◆ TASK OBJECTIVE
Copy the records below character for character.

◆ DATA EXCERPTS

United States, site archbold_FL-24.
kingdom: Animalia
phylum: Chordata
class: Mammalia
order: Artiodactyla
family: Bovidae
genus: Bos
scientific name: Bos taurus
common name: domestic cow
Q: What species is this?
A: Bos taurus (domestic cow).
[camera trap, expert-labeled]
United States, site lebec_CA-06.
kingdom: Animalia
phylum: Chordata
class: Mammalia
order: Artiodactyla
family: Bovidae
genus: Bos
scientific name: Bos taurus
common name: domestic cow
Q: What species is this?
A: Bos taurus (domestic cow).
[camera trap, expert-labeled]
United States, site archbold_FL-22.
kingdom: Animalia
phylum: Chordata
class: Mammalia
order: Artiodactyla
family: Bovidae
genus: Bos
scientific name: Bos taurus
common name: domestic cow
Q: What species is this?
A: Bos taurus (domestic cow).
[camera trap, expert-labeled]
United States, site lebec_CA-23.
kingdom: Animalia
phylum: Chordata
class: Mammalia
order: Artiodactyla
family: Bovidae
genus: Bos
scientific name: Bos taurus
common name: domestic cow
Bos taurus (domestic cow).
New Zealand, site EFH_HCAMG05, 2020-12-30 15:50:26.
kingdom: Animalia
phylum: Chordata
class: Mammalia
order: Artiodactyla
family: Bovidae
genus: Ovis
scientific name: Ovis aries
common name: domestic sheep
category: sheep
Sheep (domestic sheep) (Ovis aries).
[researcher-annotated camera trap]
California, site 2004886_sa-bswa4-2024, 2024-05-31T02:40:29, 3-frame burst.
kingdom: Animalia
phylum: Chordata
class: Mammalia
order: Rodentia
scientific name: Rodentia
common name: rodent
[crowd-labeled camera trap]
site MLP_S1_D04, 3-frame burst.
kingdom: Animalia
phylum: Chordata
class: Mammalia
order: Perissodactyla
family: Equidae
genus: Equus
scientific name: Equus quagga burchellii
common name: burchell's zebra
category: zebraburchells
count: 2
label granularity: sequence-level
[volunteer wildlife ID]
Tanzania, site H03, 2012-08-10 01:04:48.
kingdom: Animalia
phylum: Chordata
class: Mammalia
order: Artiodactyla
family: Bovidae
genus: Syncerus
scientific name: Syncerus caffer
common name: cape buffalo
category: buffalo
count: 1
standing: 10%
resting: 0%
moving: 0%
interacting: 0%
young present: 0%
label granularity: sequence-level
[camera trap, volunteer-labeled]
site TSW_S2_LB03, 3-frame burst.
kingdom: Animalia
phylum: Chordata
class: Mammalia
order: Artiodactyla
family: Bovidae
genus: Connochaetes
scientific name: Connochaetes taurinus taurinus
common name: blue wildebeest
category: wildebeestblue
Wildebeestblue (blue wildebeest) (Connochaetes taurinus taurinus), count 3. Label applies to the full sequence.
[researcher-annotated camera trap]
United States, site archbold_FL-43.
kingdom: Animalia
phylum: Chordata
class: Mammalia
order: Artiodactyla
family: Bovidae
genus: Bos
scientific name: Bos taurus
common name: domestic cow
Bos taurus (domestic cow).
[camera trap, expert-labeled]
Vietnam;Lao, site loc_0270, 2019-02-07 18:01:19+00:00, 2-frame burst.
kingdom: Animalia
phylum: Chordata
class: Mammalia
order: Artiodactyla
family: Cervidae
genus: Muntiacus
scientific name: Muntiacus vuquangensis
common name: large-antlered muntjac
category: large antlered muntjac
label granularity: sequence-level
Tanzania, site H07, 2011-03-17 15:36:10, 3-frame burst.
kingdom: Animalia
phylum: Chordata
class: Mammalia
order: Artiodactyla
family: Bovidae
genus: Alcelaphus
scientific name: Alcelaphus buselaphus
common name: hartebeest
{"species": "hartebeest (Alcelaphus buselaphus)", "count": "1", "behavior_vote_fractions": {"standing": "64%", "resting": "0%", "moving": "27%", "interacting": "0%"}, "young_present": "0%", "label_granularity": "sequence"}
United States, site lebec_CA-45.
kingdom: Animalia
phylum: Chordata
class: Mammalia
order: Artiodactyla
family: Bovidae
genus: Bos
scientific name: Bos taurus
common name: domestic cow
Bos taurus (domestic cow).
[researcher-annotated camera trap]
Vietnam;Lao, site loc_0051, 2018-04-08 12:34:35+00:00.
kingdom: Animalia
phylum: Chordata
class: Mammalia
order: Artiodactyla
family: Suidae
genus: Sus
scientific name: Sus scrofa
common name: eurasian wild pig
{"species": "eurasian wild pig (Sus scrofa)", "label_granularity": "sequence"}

◆ THE COMPLETED TASK
United States, site archbold_FL-24.
kingdom: Animalia
phylum: Chordata
class: Mammalia
order: Artiodactyla
family: Bovidae
genus: Bos
scientific name: Bos taurus
common name: domestic cow
Q: What species is this?
A: Bos taurus (domestic cow).
[camera trap, expert-labeled]
United States, site lebec_CA-06.
kingdom: Animalia
phylum: Chordata
class: Mammalia
order: Artiodactyla
family: Bovidae
genus: Bos
scientific name: Bos taurus
common name: domestic cow
Q: What species is this?
A: Bos taurus (domestic cow).
[camera trap, expert-labeled]
United States, site archbold_FL-22.
kingdom: Animalia
phylum: Chordata
class: Mammalia
order: Artiodactyla
family: Bovidae
genus: Bos
scientific name: Bos taurus
common name: domestic cow
Q: What species is this?
A: Bos taurus (domestic cow).
[camera trap, expert-labeled]
United States, site lebec_CA-23.
kingdom: Animalia
phylum: Chordata
class: Mammalia
order: Artiodactyla
family: Bovidae
genus: Bos
scientific name: Bos taurus
common name: domestic cow
Bos taurus (domestic cow).
New Zealand, site EFH_HCAMG05, 2020-12-30 15:50:26.
kingdom: Animalia
phylum: Chordata
class: Mammalia
order: Artiodactyla
family: Bovidae
genus: Ovis
scientific name: Ovis aries
common name: domestic sheep
category: sheep
Sheep (domestic sheep) (Ovis aries).
[researcher-annotated camera trap]
California, site 2004886_sa-bswa4-2024, 2024-05-31T02:40:29, 3-frame burst.
kingdom: Animalia
phylum: Chordata
class: Mammalia
order: Rodentia
scientific name: Rodentia
common name: rodent
[crowd-labeled camera trap]
site MLP_S1_D04, 3-frame burst.
kingdom: Animalia
phylum: Chordata
class: Mammalia
order: Perissodactyla
family: Equidae
genus: Equus
scientific name: Equus quagga burchellii
common name: burchell's zebra
category: zebraburchells
count: 2
label granularity: sequence-level
[volunteer wildlife ID]
Tanzania, site H03, 2012-08-10 01:04:48.
kingdom: Animalia
phylum: Chordata
class: Mammalia
order: Artiodactyla
family: Bovidae
genus: Syncerus
scientific name: Syncerus caffer
common name: cape buffalo
category: buffalo
count: 1
standing: 10%
resting: 0%
moving: 0%
interacting: 0%
young present: 0%
label granularity: sequence-level
[camera trap, volunteer-labeled]
site TSW_S2_LB03, 3-frame burst.
kingdom: Animalia
phylum: Chordata
class: Mammalia
order: Artiodactyla
family: Bovidae
genus: Connochaetes
scientific name: Connochaetes taurinus taurinus
common name: blue wildebeest
category: wildebeestblue
Wildebeestblue (blue wildebeest) (Connochaetes taurinus taurinus), count 3. Label applies to the full sequence.
[researcher-annotated camera trap]
United States, site archbold_FL-43.
kingdom: Animalia
phylum: Chordata
class: Mammalia
order: Artiodactyla
family: Bovidae
genus: Bos
scientific name: Bos taurus
common name: domestic cow
Bos taurus (domestic cow).
[camera trap, expert-labeled]
Vietnam;Lao, site loc_0270, 2019-02-07 18:01:19+00:00, 2-frame burst.
kingdom: Animalia
phylum: Chordata
class: Mammalia
order: Artiodactyla
family: Cervidae
genus: Muntiacus
scientific name: Muntiacus vuquangensis
common name: large-antlered muntjac
category: large antlered muntjac
label granularity: sequence-level
Tanzania, site H07, 2011-03-17 15:36:10, 3-frame burst.
kingdom: Animalia
phylum: Chordata
class: Mammalia
order: Artiodactyla
family: Bovidae
genus: Alcelaphus
scientific name: Alcelaphus buselaphus
common name: hartebeest
{"species": "hartebeest (Alcelaphus buselaphus)", "count": "1", "behavior_vote_fractions": {"standing": "64%", "resting": "0%", "moving": "27%", "interacting": "0%"}, "young_present": "0%", "label_granularity": "sequence"}
United States, site lebec_CA-45.
kingdom: Animalia
phylum: Chordata
class: Mammalia
order: Artiodactyla
family: Bovidae
genus: Bos
scientific name: Bos taurus
common name: domestic cow
Bos taurus (domestic cow).
[researcher-annotated camera trap]
Vietnam;Lao, site loc_0051, 2018-04-08 12:34:35+00:00.
kingdom: Animalia
phylum: Chordata
class: Mammalia
order: Artiodactyla
family: Suidae
genus: Sus
scientific name: Sus scrofa
common name: eurasian wild pig
{"species": "eurasian wild pig (Sus scrofa)", "label_granularity": "sequence"}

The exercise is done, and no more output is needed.